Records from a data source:

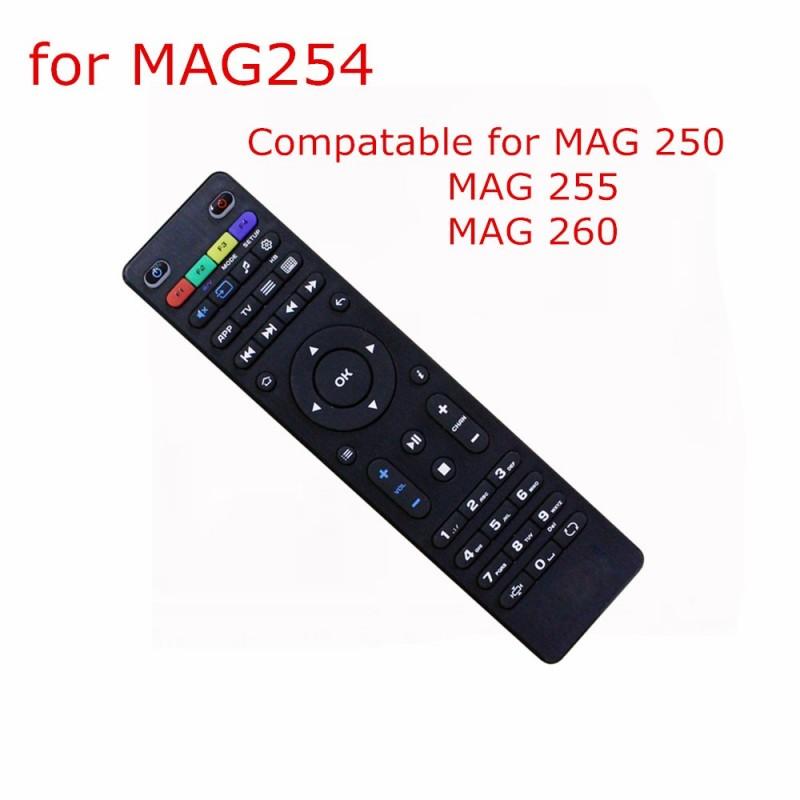 MAG 250 - 254 CONTROL ΤΗΛΕΧΕΙΡΙΣΤΗΡΙΑ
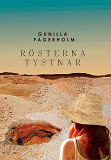 Cover for Rösterna Tystnar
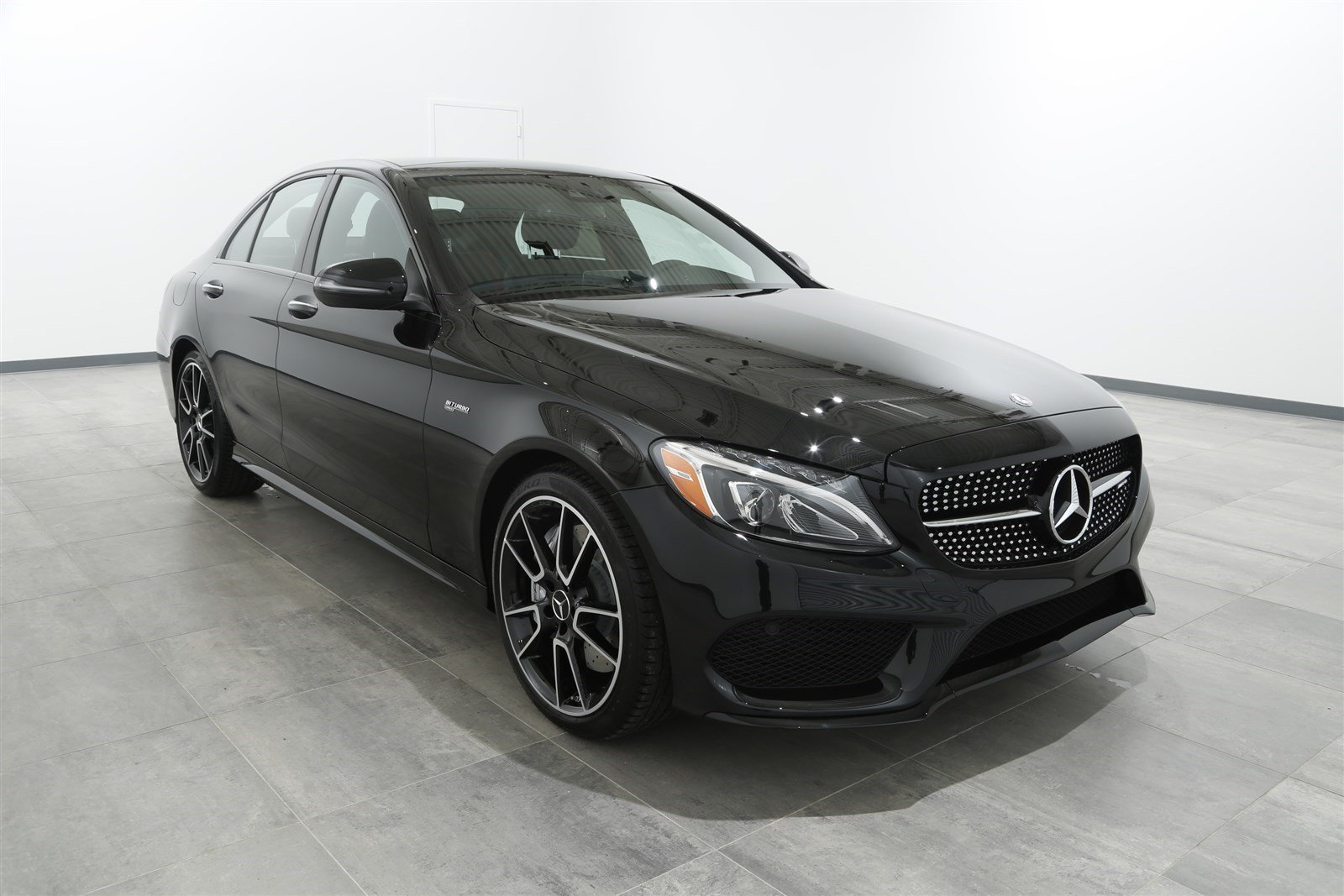 New 2017 mercedes benz c class amg c43 sedan in rockville for Mercedes benz c43 amg lease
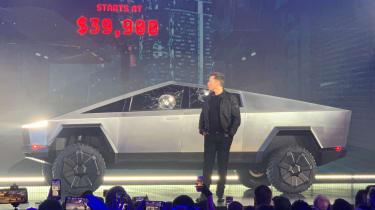Tesla Cybertruck launch event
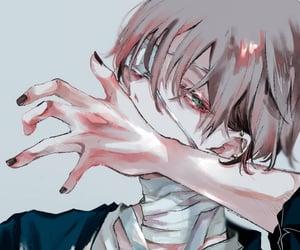 bishounen, anime boy, and anime image
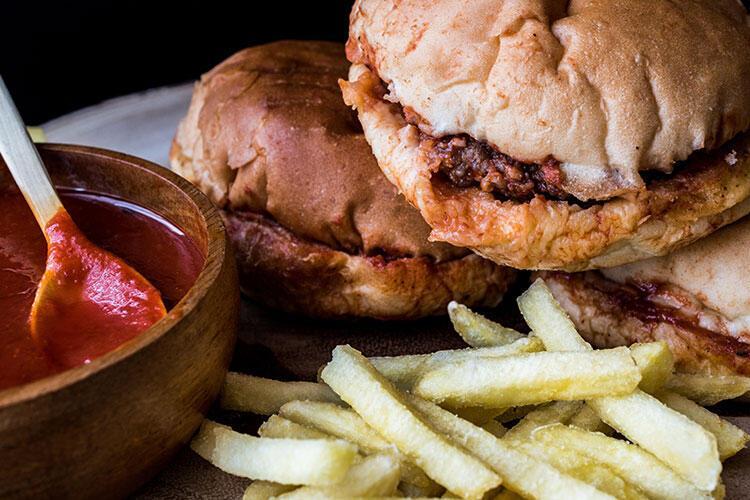 Islak hamburger tarifi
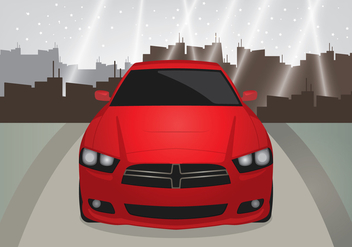 Sport Car - vector #440641 gratis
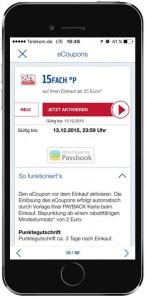 fressnapf-payback-ecoupon-smartphone-11-15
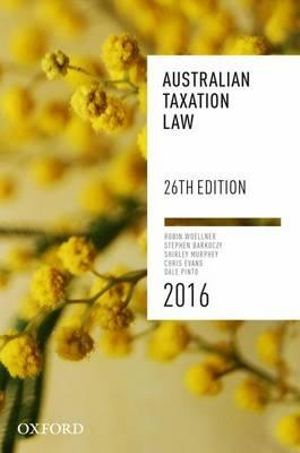 Cover of Australian Taxation Law 2016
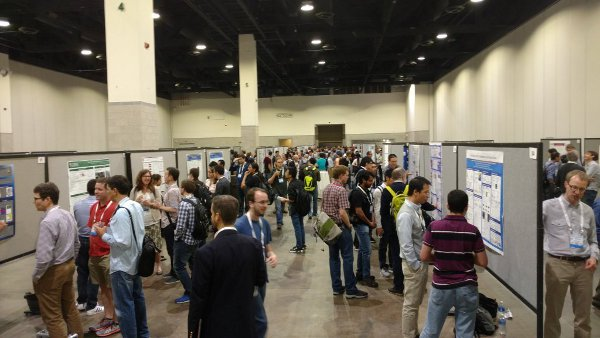 One of the poster sessions at DAMOP.
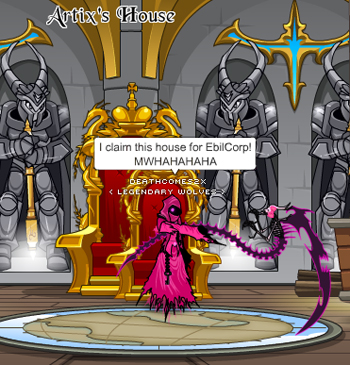 Pink EbilCorp takeover in online adventure game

Task description> What is needed is an exact copy of the lines from the one with "Cover for Rösterna Tystnar" through the end of the data above, both included, minus any pictures.

Task solution>
 Cover for Rösterna Tystnar
 New 2017 mercedes benz c class amg c43 sedan in rockville for Mercedes benz c43 amg lease
Tesla Cybertruck launch event
 bishounen, anime boy, and anime image
 Islak hamburger tarifi
 Sport Car - vector #440641 gratis
 fressnapf-payback-ecoupon-smartphone-11-15
 Cover of Australian Taxation Law 2016
 One of the poster sessions at DAMOP.
 Pink EbilCorp takeover in online adventure game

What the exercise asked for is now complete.